White folks carry on the love affair with black radicals, brothers in prison, past and present.

From the prison letters of George Jackson (1941-1971)
"Blackmen born in the U.S. and fortunate enough to live past the age of eighteen are conditioned to accept the inevitability of prison. For most of us, it simply looms as the next phase in a sequence of humiliations. Being born a slave in a captive society and never experiencing any objective basis for expectation had the effect of preparing me for the progressively traumatic misfortunes that lead so many blackmen to the prison gate. I was prepared for prison. It required only minor psychic adjustments."
Page 28
"I've been asked to explain myself, "briefly," before the world has done with me. It is difficult because I don't recognize uniqueness, not as it's applied to individualism, because it is too tightly tied into decadent capitalist culture. Rather I've always strained to see the indivisible thing cutting across the artificial barricades which have been erected to an older section of our brains, back to the mind of the primitive commune that exists in all blacks. But then how can I explain the runaway slave in terms that do not imply uniqueness?
I was captured and brought to prison when I was 18 years old because I couldn't adjust. The record that the state has compiled on my activities reads like the record of ten men. It labels me brigand, thief, burglar, gambler, hobo, drug addict, gunman, escape artist, Communist revolutionary, and murderer. I was born as the Great Depression was ending. It was ending because the second great war for colonial markets was beginning in the U.S. .."
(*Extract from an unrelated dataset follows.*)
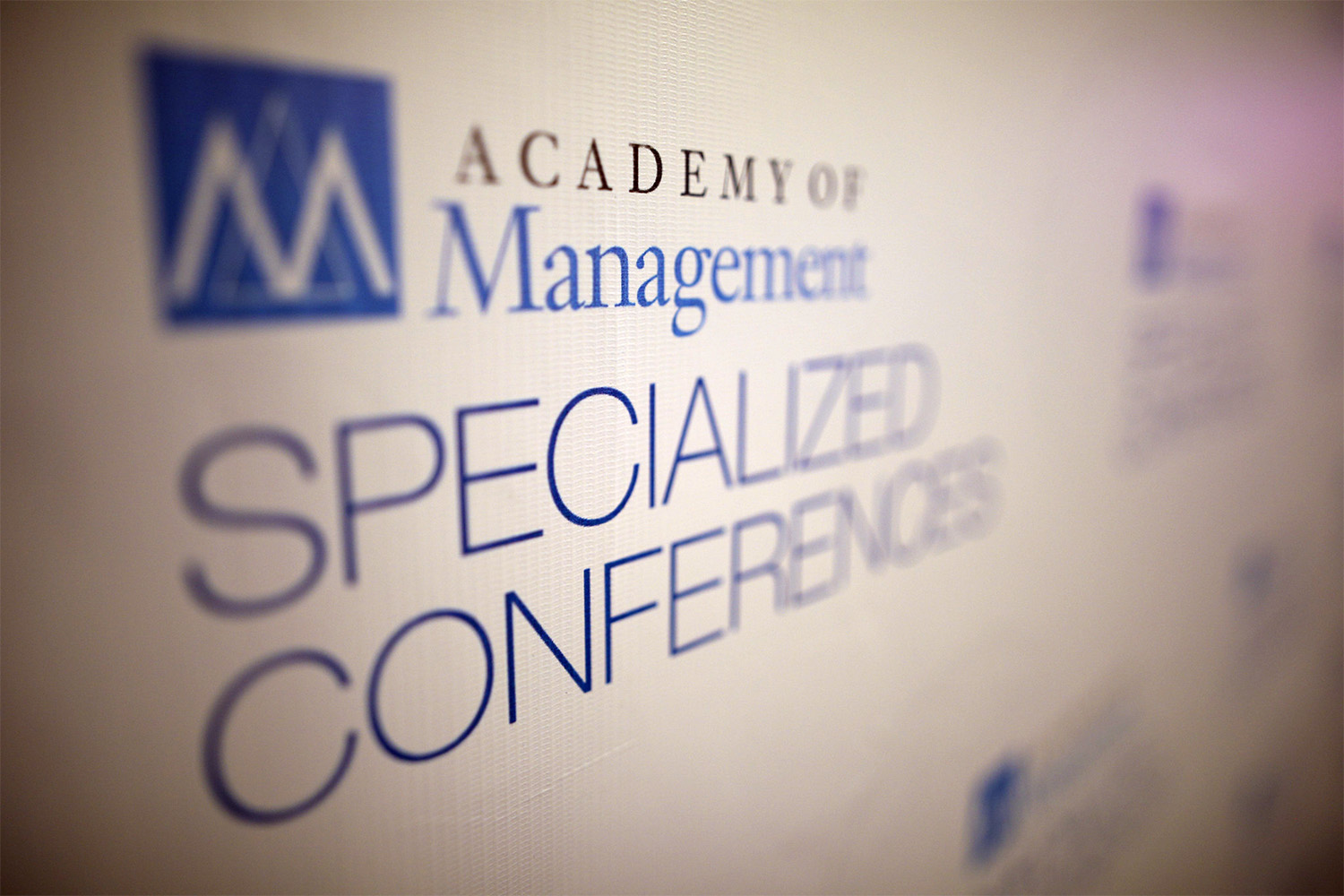 AOM Specialized Conferences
-------- Born in Chicago, Jackson spent time in the California Youth Authority Corrections facility in Paso Robles for several convictions. He was convicted of armed robbery, a felony, for robbing a gas station at gunpoint and at age 18 was sentenced to serve one year to life in prison. While at Soledad prison in 1966, he founded the Black Guerrilla Family, a Marxist prison gang with political objectives. The BGF is still active today and still considered a prison gang.

On 16 January 1970 along with Fleeta Drumgo and John Clutchette, Jackson was charged with murdering guard John V. Mills, in retaliation for the shooting deaths of three black inmates by officer O.G. Miller from his guard tower; both the shooting and the retaliation took place inside Soledad Prison. The guard was not charged, a grand jury ruled his actions to be justifiable homicide in response to a fight that had broken out. Incarcerated in the maximum security cellblock at Soledad Prison, Jackson and the other two inmates became known as the "Soledad Brothers".

On 7th August, 1970, George Jackson's seventeen year old brother, Jonathan, burst into a Marin County courtroom with a machine-gun and after taking Judge Harold Haley, Deputy District Attorney Gary Thomas and three jurors hostage, he demanded freedom for the "Soledad Brothers".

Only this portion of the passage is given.